(Exercise requirements):
1. Write out the stretch of the housing market text from "We’re halfway through" through "2021 and 2024.", swapping each "mortgage rate" for "home loan rate".
2. In the housing market text, how many months of inventory were reached in April?

Segment Start: Supplied passage

We’re halfway through the year, and the average 30-year fixed mortgage rate (as reported by Bankrate) has seen a range of more than 70 basis points. The 10-year U.S. Treasury yield has moved within an 80 basis point range. The last time the average 30-year mortgage rate dipped below 6% was in August 2022.

The rate volatility has put a pause on housing demand, and that’s reflected in the moderation of home prices since the start of the year. Existing homes priced between $250K and $750K are seeing around 1% year-over-year price appreciation, while homes under $250K are experiencing negative price growth. At the higher end of the market, prices are still appreciating at over 5% annually.

On the supply side, we hit 4.4 months of inventory in April, the highest for that month since 2016. This marks a significant improvement from the historic lows we saw between 2021 and 2024.

While existing home sales data lags, pending home sales provide a more forward-looking view. In April, pending sales were down more than 3% year-over-year and month-over-month on an unadjusted basis. This points to a market where home prices are likely to remain steady and where average annual price growth in 2025 is expected to stay below 5%. Even if home prices were to flatline nationally, it wouldn’t solve the affordability issue, considering prices rose 50% in just two years during the pandemic-era housing boom.

The most promising development in 2025 is inventory. It’s rising and returning to healthier levels, with indicators like price cuts (now above 30%) suggesting that the trend could hold. This improvement is largely rate-dependent, and with mortgage rates unlikely to shift significantly from current levels, it’s fair to say that inventory conditions will continue to stabilize.

The two key factors in housing affordability are rates and home prices. Increased inventory will help ease pressure on prices, but mortgage rates continue to limit how low the average monthly payment can go. Inventory alone won’t solve the affordability challenge, especially given the retreat from builders. Still, the improvements we’re seeing are helping to prevent the situation from deteriorating further, and that brings a level of stability to a market that’s become used to extreme volatility over the past five years.

Segment End: Supplied passage
Segment Start: Information given

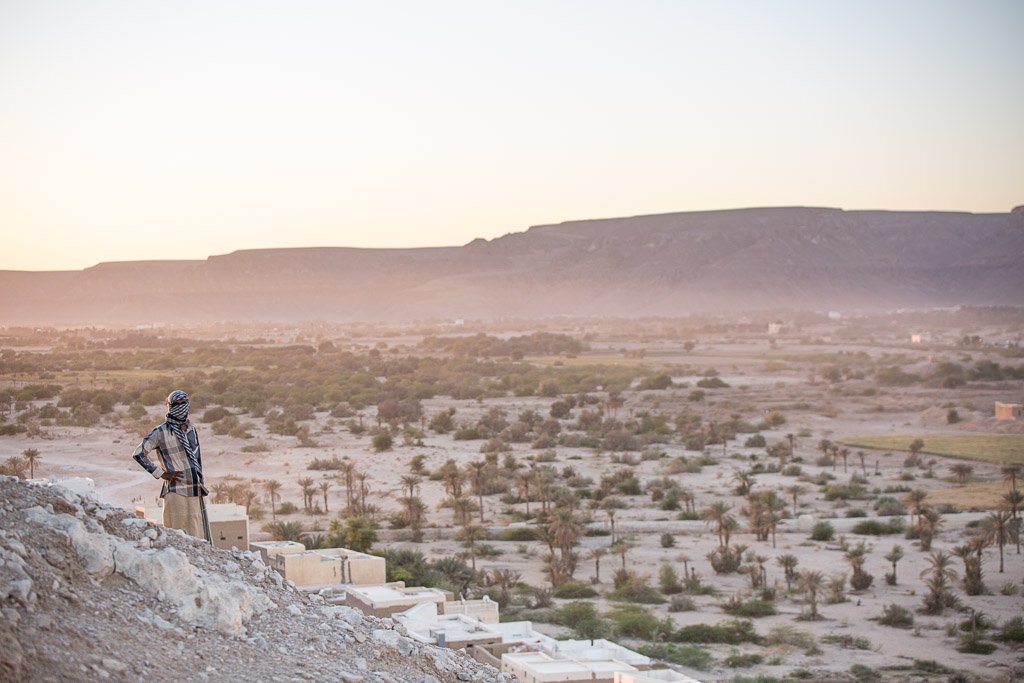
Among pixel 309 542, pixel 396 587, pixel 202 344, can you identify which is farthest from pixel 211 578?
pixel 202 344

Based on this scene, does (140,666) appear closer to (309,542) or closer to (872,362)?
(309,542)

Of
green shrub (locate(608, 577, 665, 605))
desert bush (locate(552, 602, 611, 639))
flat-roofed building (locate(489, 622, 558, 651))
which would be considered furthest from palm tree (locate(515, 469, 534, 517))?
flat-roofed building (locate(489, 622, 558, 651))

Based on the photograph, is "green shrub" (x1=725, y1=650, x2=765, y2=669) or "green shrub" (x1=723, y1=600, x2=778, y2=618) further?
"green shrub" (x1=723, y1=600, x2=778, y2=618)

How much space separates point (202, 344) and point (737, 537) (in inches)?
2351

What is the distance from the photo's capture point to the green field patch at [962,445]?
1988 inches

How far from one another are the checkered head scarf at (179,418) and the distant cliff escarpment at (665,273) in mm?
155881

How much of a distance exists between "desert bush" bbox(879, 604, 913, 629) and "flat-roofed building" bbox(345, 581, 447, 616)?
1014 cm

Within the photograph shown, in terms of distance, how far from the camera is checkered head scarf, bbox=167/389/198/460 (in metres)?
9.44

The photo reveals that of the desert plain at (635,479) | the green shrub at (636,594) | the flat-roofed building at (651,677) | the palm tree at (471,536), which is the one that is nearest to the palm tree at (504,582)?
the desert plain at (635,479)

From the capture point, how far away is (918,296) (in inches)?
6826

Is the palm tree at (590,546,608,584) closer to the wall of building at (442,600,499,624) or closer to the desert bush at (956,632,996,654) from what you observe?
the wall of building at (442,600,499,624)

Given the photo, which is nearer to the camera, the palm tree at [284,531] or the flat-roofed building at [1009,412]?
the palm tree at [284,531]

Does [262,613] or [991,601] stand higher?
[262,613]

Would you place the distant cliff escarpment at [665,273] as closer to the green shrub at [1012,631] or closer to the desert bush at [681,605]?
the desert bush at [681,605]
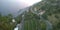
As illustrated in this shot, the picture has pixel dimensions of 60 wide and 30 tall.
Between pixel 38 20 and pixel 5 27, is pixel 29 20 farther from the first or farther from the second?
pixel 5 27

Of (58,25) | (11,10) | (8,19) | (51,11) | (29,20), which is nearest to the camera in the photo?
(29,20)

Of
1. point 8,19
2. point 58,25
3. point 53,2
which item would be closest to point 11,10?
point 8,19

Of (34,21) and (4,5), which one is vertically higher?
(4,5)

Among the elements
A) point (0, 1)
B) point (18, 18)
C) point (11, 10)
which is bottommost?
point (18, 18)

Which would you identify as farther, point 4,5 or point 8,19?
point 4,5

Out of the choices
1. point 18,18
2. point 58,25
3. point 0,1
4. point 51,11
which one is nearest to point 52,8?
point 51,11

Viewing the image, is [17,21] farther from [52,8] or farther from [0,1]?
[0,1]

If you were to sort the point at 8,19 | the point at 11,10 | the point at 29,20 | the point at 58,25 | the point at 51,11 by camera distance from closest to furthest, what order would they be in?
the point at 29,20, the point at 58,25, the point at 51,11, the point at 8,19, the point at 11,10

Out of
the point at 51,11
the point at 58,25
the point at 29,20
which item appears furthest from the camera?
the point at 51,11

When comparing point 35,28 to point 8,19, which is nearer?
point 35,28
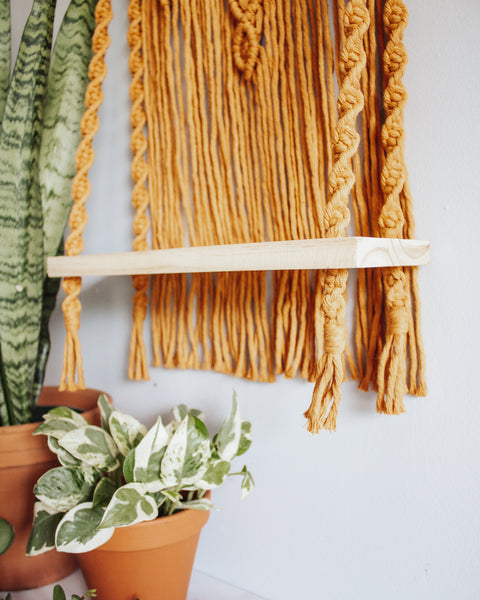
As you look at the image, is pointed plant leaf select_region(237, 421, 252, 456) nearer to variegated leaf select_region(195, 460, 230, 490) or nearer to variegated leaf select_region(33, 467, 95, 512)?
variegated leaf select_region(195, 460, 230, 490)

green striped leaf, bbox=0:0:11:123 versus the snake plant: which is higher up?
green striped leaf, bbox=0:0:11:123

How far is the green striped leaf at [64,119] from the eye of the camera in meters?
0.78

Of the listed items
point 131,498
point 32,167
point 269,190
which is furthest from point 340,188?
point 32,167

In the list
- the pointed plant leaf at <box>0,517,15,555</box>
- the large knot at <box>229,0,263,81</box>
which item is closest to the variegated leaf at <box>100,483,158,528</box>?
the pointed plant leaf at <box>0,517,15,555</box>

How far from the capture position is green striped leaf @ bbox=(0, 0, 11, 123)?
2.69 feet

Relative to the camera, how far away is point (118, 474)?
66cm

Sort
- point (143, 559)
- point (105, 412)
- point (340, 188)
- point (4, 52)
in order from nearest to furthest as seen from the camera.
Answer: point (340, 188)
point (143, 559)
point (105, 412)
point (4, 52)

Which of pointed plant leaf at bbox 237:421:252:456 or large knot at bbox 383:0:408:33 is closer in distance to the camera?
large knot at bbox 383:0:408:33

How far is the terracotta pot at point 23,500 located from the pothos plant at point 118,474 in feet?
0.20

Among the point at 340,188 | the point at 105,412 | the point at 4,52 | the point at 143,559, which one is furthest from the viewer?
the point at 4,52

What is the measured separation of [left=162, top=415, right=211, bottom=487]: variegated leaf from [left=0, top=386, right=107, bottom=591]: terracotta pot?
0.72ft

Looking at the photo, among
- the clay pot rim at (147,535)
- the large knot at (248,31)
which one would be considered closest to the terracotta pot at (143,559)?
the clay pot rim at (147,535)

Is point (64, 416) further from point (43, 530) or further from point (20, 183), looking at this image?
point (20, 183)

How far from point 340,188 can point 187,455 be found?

Segment End: Information given

(Responses for each task):
1.
We’re halfway through the year, and the average 30-year fixed home loan rate (as reported by Bankrate) has seen a range of more than 70 basis points. The 10-year U.S. Treasury yield has moved within an 80 basis point range. The last time the average 30-year home loan rate dipped below 6% was in August 2022.

The rate volatility has put a pause on housing demand, and that’s reflected in the moderation of home prices since the start of the year. Existing homes priced between $250K and $750K are seeing around 1% year-over-year price appreciation, while homes under $250K are experiencing negative price growth. At the higher end of the market, prices are still appreciating at over 5% annually.

On the supply side, we hit 4.4 months of inventory in April, the highest for that month since 2016. This marks a significant improvement from the historic lows we saw between 2021 and 2024.

2. 4.4 months